It was another exciting week for marijuana legalization across the United States. Some of the biggest news to surface comes from the nation’s capital, where federal lawmakers recently introduced a bill intended to castrate one of the Drug Enforcement Administration’s most controversial programs. Other highlights include the Ohio Supreme Court’s decision on a marijuana initiative to be voted on in November, as well as word that Arizona is well on its way to getting an initiative on the ballot in the 2016 election.
Read all about these highlights and more in the High Times Legislative Roundup for September 21:
Federal: Bill Introduced to End DEA’s Marijuana Eradication Program
Federal lawmakers have come up with a plan to eliminate the DEA’s nearly four-decade-old marijuana eradication program. Last week, Democratic Representative Ted Lieu and Republican Representative Justin Amash submitted a proposal aimed at preventing the DEA from using funds to seek and destroy the cannabis plant. If passed, the DEA would be forced to suspend its marijuana enforcement efforts.
“As multiple states legalize marijuana across our nation, it is a huge waste of federal resources for the DEA to eradicate marijuana,” Rep. Lieu said in a statement. “The federal government should focus its precious resources on other issues and let the states innovate in the cannabis field.”
The measure would also prevent the DEA from profiting on the seizure of assets collected from marijuana busts in the United States.
New York: Group Fights to Change Medical Marijuana Citywide
In an attempt to better the service of New York’s Compassionate Care Act, a group of patients have drafted a measure they hope will lead to a medical marijuana cooperative supported by the NYC Health Department. The plan proposes the city assist in devising a co-op program to benefit every patient who needs medicinal cannabis, not just those who fall under the state’s 10 qualified conditions. In addition, the group hopes the city would put together a program where abandoned building and lots could be used to cultivate NYC’s cannabis supply. The overall goal is to make medical marijuana more readily available and affordable to those in need. In fact, the target price is $1 per gram. Reports indicate the group has received some support from Councilman Corey Johnson.
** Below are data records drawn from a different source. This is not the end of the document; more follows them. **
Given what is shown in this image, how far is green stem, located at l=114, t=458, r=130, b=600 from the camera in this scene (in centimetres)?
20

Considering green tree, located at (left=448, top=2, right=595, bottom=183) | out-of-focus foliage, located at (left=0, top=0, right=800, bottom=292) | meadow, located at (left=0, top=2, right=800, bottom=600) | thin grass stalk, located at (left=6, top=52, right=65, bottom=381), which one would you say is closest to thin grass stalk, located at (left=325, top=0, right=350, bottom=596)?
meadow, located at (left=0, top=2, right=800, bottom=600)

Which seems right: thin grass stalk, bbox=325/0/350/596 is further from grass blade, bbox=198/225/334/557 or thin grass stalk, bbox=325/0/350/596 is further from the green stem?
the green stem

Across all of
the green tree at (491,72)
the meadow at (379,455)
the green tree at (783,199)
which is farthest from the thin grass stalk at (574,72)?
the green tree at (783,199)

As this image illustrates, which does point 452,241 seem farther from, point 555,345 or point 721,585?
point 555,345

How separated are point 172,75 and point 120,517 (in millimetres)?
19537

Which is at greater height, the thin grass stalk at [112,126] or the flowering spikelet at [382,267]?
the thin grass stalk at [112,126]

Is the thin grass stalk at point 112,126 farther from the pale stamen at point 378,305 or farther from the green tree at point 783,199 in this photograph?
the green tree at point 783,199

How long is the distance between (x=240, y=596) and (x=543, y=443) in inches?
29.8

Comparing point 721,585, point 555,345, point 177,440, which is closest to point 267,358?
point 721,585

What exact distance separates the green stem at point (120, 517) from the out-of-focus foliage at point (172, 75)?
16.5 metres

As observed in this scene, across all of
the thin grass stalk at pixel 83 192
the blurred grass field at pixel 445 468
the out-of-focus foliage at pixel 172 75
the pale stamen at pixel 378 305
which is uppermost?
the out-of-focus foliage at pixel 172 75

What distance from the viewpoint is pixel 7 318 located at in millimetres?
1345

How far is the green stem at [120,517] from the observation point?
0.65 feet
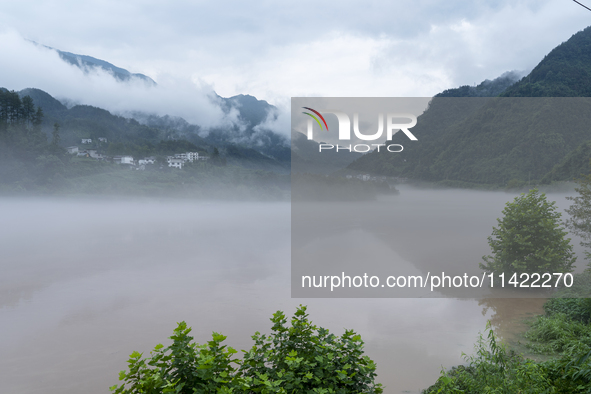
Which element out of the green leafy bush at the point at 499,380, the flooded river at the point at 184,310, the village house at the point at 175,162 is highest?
the village house at the point at 175,162

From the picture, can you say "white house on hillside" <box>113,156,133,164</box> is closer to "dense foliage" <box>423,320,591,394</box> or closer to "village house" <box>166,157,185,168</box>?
"village house" <box>166,157,185,168</box>

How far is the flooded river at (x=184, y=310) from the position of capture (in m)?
7.04

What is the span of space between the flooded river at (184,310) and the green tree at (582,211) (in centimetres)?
112

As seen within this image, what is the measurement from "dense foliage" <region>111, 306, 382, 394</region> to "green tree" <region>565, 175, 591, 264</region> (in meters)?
11.0

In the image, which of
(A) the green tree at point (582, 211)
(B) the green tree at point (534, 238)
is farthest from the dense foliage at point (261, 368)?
(A) the green tree at point (582, 211)

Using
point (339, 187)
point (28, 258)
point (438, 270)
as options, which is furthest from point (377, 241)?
point (28, 258)

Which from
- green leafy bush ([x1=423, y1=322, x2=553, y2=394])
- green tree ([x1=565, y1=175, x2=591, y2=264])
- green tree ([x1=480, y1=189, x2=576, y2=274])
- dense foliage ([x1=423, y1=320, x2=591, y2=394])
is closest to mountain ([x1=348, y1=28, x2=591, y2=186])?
green tree ([x1=565, y1=175, x2=591, y2=264])

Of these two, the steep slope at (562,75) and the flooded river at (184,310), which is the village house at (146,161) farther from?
the steep slope at (562,75)

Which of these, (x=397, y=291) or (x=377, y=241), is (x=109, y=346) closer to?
(x=397, y=291)

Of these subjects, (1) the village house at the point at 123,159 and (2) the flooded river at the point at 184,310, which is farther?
(1) the village house at the point at 123,159

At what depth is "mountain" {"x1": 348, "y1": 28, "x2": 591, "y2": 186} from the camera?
13.4 meters

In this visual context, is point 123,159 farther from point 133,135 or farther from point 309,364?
point 309,364

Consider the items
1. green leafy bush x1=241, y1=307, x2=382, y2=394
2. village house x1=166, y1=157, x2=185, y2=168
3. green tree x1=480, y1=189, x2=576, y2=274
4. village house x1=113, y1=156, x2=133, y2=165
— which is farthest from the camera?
village house x1=166, y1=157, x2=185, y2=168

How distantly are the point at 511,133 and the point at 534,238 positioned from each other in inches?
277
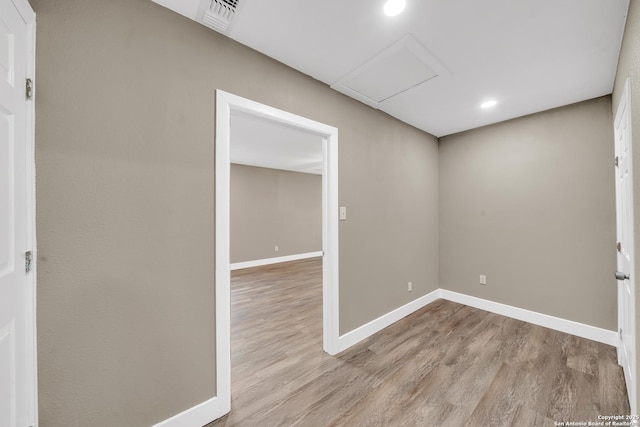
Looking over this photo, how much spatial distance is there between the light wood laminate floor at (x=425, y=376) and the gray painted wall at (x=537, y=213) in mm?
462

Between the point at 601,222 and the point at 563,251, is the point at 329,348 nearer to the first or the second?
the point at 563,251

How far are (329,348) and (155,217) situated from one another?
6.07 ft

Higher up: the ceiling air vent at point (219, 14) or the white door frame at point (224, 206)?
the ceiling air vent at point (219, 14)

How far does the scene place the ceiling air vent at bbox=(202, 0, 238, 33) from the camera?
53.8 inches

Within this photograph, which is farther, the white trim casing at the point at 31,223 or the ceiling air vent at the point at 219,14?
the ceiling air vent at the point at 219,14

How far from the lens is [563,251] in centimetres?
264

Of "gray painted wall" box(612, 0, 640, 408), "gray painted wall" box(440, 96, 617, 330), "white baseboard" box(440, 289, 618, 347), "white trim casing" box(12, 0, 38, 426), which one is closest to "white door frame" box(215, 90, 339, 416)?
"white trim casing" box(12, 0, 38, 426)

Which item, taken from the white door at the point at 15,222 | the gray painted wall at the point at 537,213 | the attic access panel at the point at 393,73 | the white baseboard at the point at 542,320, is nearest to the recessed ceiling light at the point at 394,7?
the attic access panel at the point at 393,73

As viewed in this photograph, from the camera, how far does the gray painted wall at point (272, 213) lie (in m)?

Michigan: Bill Introduced to End Prohibition Statewide
Although there are several groups hoping to get initiatives on the ballot in 2016 that would legalize marijuana, one state lawmaker has made advancements to address the issue in the state legislature. House Democrat Jeff Irwin has introduced a bill that would legalize a statewide cannabis market. However, instead of forcing cities to participate, it would give local officials the option to refrain from opening pot shops, while still mandating that possession be legalized across the board. Otherwise, the proposal is much like other recreational bills: it would set up a statewide cannabis industry and allow pot to regulated in a manner similar to alcohol.
Ohio: Supreme Court Rules Ballot Description Must Change
The Ohio Supreme Court ruled last week that the ballot language used to describe an initiative aimed at legalizing marijuana across the state may be misleading to voters. The justices have demanded that the Ballot Board change a few select paragraphs, those dealing with retail locations, grow facilities and the possession of marijuana, in order to remedy the situation. The court, however, is not forcing the board to alter the title in the description, which calls Issue 3 a “monopoly.” Interestingly, both Secretary of State Jon Husted and ResponsibleOhio executive director Ian James have declared the verdict a victory.
Ohio: Toledo Decriminalizes Marijuana
By a margin of more than 2-1, voters in Toledo passed a measure last week to decriminalize the possession of marijuana. The ordinance will eliminate the criminal penalties for anyone caught holding less than 200 grams of weed. The offense is currently a misdemeanor. The new law will go into effect sometime within the next three weeks, after the votes have all been confirmed.
Arizona: Campaign to Legalize Cannabis Industry on Track to Make the Ballot
Supporters of the Campaign to Regulate Marijuana Like Alcohol says their signature collecting efforts are on track to put their initiative on the ballot in 2016. The group announced last week that they have already secured 75,000 of the 230,000 signatures they are trying to collect in the next several months.
“We’re finding that more than one out of every two registered voters we ask to sign is happy to do it, so that’s a good sign,” said campaign chairman J.P. Holyoak. “People recognize that marijuana prohibition has been just as big of a mess as alcohol prohibition was 80 years ago. It’s time for a more sensible approach.”
The group only needs 150,642 certified signatures to get the issue on the ballot.
Florida: West Palm Beach Decriminalizes Marijuana
Officials in West Palm Beach recently passed an ordinance decriminalizing the possession of marijuana. Under the new rules, police have the option of issuing a $100 fine instead of arresting a person caught with less than 20 grams of weed. State law maintains that possession at this level is a criminal misdemeanor, punishable with up to a year in jail. Several other Florida cities have passed similar measures, including Miami and Key West.